Human subjects approval was obtained from the Wayne State University and University of Cape Town Faculty of Health Sciences ethics committees. Informed consent was obtained from mothers at recruitment and at the child assessment visits; written assent was obtained from the child. Children received a small gift; mothers received compensation consistent with guidelines from the ethics committees and a photo of the child.
Statistical Analysis
Statistical analyses were performed using SPSS, version 22.0. AA/day and marijuana (days/month) were log transformed in both cohorts, as was cocaine use (days/month) in Detroit; none of the women reported using cocaine or methaqualone during pregnancy in Cape Town. Smoking data for seven outliers (>3 SD beyond the mean) in Detroit were recoded to 1 point beyond the next most extreme value (Winer, 1971), as were data for one smoking outlier in Cape Town and three outliers on recognition discrimination in each cohort.
Six variables were considered as potential confounders: socioeconomic status (SES; Hollingshead, 2011), maternal verbal competence (Peabody Picture Vocabulary Test-Revised; Dunn and Dunn, 1981), marijuana and smoking during pregnancy, and child sex and age at testing. Prenatal cocaine exposure was also included as a potential confounder in Detroit. All control variables even weakly related to each outcome (p<.10) were adjusted statistically using analysis of covariance (ANCOVA). Because prenatal exposure to methaqualone (“mandrax”; n=4) and cocaine (n=1) were too rare for statistical adjustment in the Cape Town sample, associations with prenatal alcohol use were rerun omitting these children.

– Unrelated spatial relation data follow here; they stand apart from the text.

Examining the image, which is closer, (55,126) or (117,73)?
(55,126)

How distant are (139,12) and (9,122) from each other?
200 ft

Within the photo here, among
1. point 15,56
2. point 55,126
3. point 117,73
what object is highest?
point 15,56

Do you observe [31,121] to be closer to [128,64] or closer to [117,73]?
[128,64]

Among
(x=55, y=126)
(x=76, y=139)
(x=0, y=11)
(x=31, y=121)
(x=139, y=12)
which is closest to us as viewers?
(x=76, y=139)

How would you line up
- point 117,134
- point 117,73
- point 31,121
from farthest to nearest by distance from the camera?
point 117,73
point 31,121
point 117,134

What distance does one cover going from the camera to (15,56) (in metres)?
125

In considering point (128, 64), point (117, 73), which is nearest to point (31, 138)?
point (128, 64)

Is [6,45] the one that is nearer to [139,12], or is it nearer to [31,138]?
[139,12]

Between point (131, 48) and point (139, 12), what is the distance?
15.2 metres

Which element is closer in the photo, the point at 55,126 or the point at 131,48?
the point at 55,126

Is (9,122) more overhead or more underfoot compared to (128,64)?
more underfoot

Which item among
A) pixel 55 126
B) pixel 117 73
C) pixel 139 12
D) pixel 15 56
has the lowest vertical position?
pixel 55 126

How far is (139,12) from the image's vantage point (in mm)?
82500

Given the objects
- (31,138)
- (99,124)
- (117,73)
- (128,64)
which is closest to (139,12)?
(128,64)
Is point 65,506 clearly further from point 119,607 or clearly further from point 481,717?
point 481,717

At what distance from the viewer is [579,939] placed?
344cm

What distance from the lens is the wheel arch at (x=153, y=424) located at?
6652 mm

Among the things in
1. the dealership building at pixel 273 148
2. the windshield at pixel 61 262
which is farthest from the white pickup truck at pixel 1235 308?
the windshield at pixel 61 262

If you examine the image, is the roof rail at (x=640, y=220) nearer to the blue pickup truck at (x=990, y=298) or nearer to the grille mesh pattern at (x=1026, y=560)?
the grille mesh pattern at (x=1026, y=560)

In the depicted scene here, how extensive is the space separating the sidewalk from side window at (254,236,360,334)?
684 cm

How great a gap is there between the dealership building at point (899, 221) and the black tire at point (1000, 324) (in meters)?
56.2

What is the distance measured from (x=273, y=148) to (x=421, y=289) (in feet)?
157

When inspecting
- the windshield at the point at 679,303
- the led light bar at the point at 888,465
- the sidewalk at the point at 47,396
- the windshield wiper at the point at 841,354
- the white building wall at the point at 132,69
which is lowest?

Effects of heavy and moderate exposure were examined initially by comparing the diagnostic/exposure groups in each cohort. In Cape Town we compared three diagnostic groups (FAS/PFAS, nonsyndromal heavily exposed (HE), and controls). In Detroit we divided exposure into three levels (heavy: ≥1.0 oz AA/day; moderate: 0.5–0.99 oz AA/day; and low: 0.5 oz AA/day). Groups were compared using analysis of variance (ANOVA); for learning across trials, using repeated-measures ANOVA. Post-hoc analyses were calculated with least-significant difference tests. ANCOVAs were run to control for potential confounders. Effects of heavy and moderate exposure were also examined in multiple regression analyses using a continuous measure of exposure, AA/day.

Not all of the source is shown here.